Exercise:
Take the material below and output exactly the run of lines from the one containing "Light blue wall and floor tiles Stock Image" down to the one containing "Mixed Products Up to 35% OFF", with both included.
Available data section start
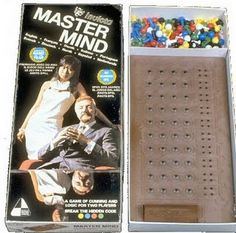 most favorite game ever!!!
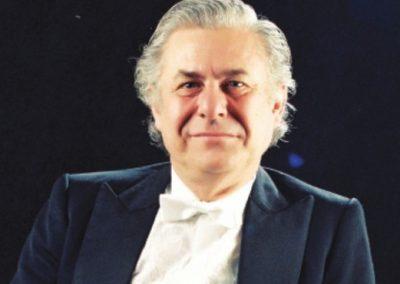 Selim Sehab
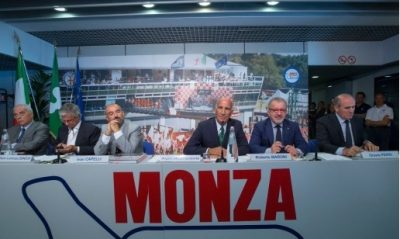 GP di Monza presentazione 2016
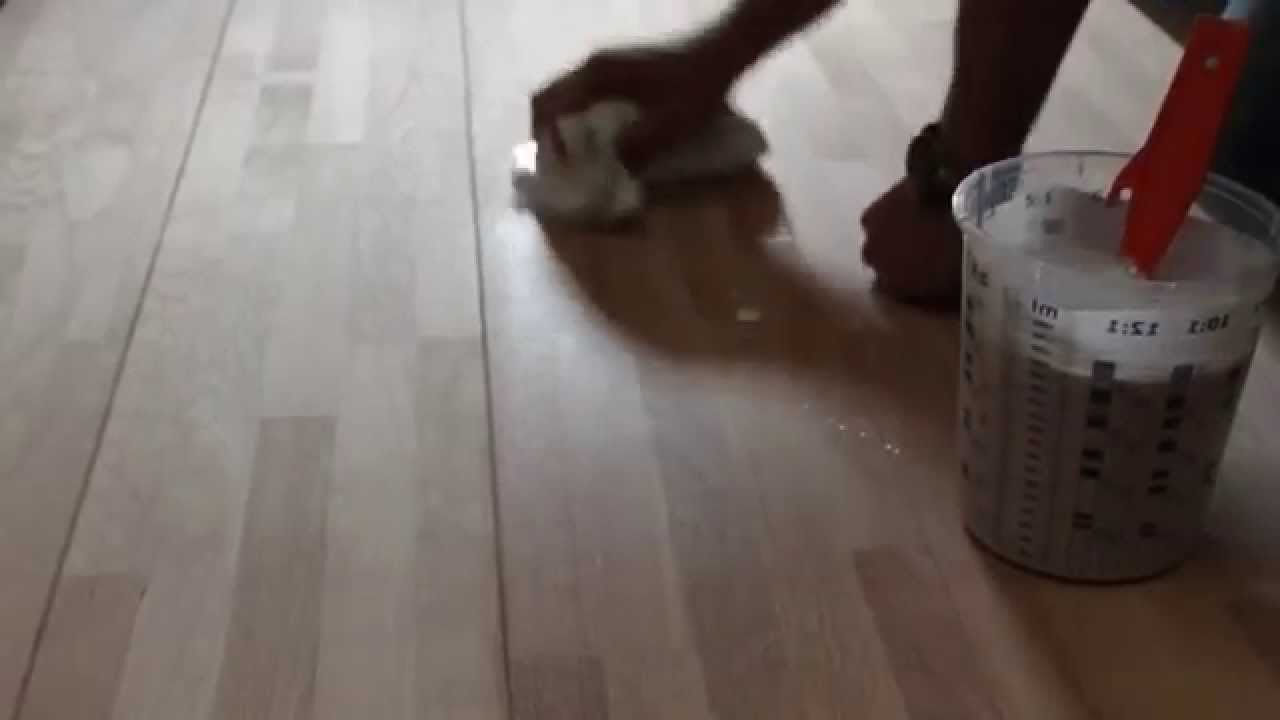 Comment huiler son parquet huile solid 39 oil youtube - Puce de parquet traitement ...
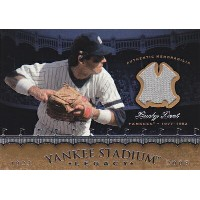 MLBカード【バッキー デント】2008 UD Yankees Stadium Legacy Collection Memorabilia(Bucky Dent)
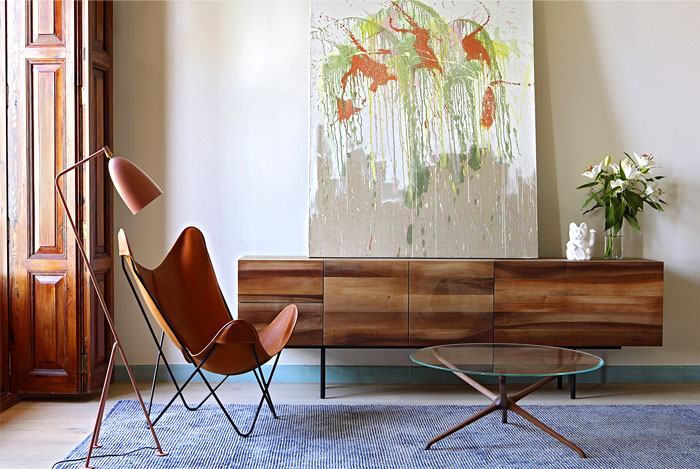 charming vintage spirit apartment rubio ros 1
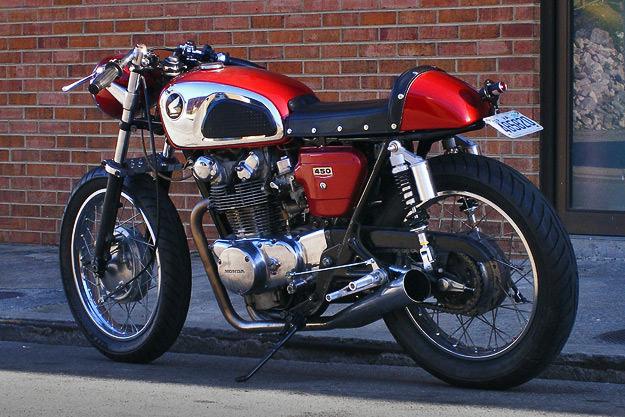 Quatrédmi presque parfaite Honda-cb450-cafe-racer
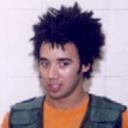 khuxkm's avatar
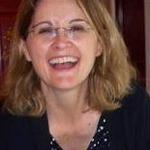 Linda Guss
Available data section end
Available data section start
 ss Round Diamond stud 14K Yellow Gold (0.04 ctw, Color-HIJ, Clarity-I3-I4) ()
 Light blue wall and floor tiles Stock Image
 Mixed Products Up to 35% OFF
Available data section end
Available data section start
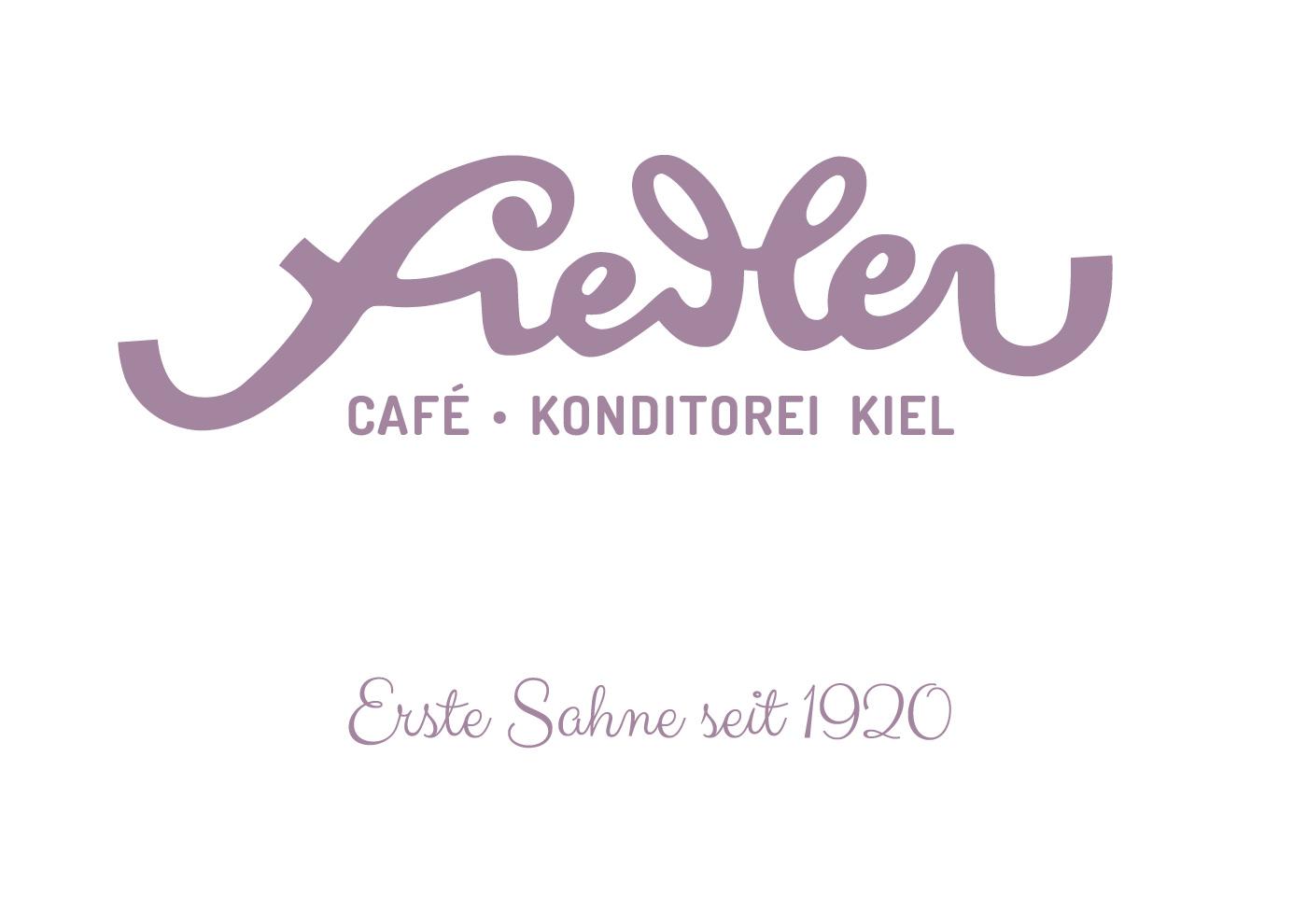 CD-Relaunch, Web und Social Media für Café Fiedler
Available data section end
Problem solution:
 Light blue wall and floor tiles Stock Image
 Mixed Products Up to 35% OFF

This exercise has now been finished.